Information provided:
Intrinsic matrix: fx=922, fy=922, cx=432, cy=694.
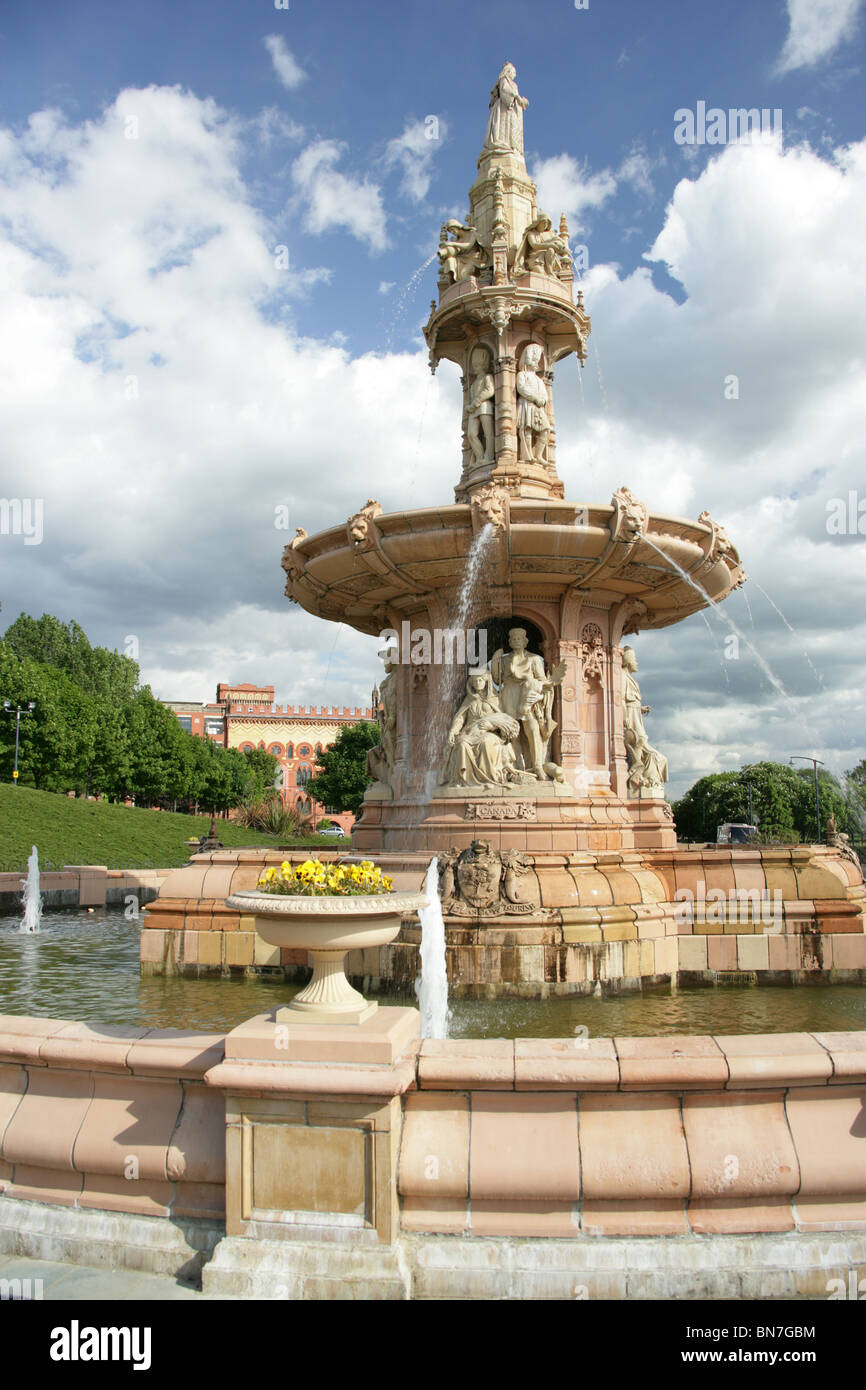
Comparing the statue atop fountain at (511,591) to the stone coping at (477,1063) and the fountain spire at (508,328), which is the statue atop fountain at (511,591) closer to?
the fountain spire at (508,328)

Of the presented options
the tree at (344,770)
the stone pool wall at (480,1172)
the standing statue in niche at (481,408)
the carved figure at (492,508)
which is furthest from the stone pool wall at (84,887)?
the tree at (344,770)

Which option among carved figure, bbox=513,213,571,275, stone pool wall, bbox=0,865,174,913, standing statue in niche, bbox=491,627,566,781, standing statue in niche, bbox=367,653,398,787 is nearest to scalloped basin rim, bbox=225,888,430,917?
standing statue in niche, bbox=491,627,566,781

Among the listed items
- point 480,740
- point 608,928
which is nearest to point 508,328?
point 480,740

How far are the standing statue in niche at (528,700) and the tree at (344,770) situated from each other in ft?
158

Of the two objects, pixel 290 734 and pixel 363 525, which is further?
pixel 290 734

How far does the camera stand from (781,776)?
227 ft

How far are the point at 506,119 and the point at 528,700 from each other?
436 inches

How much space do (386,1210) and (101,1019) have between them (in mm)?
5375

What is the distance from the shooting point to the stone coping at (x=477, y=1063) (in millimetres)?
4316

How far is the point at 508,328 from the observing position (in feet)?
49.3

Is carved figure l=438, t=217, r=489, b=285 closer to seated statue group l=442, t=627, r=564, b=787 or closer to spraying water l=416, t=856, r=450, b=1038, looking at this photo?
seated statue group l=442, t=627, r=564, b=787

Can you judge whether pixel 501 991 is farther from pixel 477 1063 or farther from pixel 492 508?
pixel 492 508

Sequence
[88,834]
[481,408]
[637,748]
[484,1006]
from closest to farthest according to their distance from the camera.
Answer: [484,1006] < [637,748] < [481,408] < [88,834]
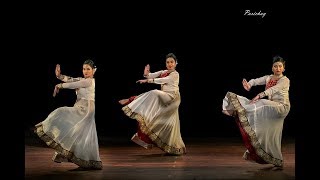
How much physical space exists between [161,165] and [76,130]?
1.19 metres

Set exercise:
What is needed is an exact reproduction of the data, pictures excluded.

Answer:
Intrinsic matrix: fx=922, fy=922, cx=432, cy=694.
Comparing the statue atop fountain at (511,591) to the stone coping at (477,1063) and the fountain spire at (508,328), which is the statue atop fountain at (511,591) closer to?
the fountain spire at (508,328)

Of the presented options
the tree at (344,770)
the stone pool wall at (480,1172)
the standing statue in niche at (481,408)
the carved figure at (492,508)
which is furthest from the stone pool wall at (84,887)?
the tree at (344,770)

Which option among carved figure, bbox=513,213,571,275, stone pool wall, bbox=0,865,174,913, standing statue in niche, bbox=491,627,566,781, standing statue in niche, bbox=367,653,398,787 is nearest to scalloped basin rim, bbox=225,888,430,917?
standing statue in niche, bbox=491,627,566,781

Among the listed items
- point 480,740
- point 608,928
which is nearest to point 508,328?
point 480,740

How far are the standing statue in niche at (528,700) and the tree at (344,770) situated from each other in ft?
158

Of the two objects, pixel 290 734 and pixel 363 525, which is further?
pixel 290 734

How far does the camera stand from (781,776)?
227 ft

How far are the point at 506,119 and the point at 528,700 from each other?
436 inches

How much space do (386,1210) and (101,1019) have between them (in mm)?
5375

What is the distance from the shooting point to the stone coping at (x=477, y=1063) (in millimetres)?
4316

How far is the point at 508,328 from the observing position (in feet)?
49.3

Is carved figure l=438, t=217, r=489, b=285 closer to seated statue group l=442, t=627, r=564, b=787 or closer to spraying water l=416, t=856, r=450, b=1038, looking at this photo?
seated statue group l=442, t=627, r=564, b=787

Can you judge whether pixel 501 991 is farther from pixel 477 1063 or farther from pixel 492 508?
pixel 492 508

Sequence
[88,834]
[481,408]
[637,748]
[484,1006]
from closest to farthest according to their distance from the camera.
Answer: [484,1006] < [637,748] < [481,408] < [88,834]
How much physical space exists between [161,165] and [76,130]?
1.19 metres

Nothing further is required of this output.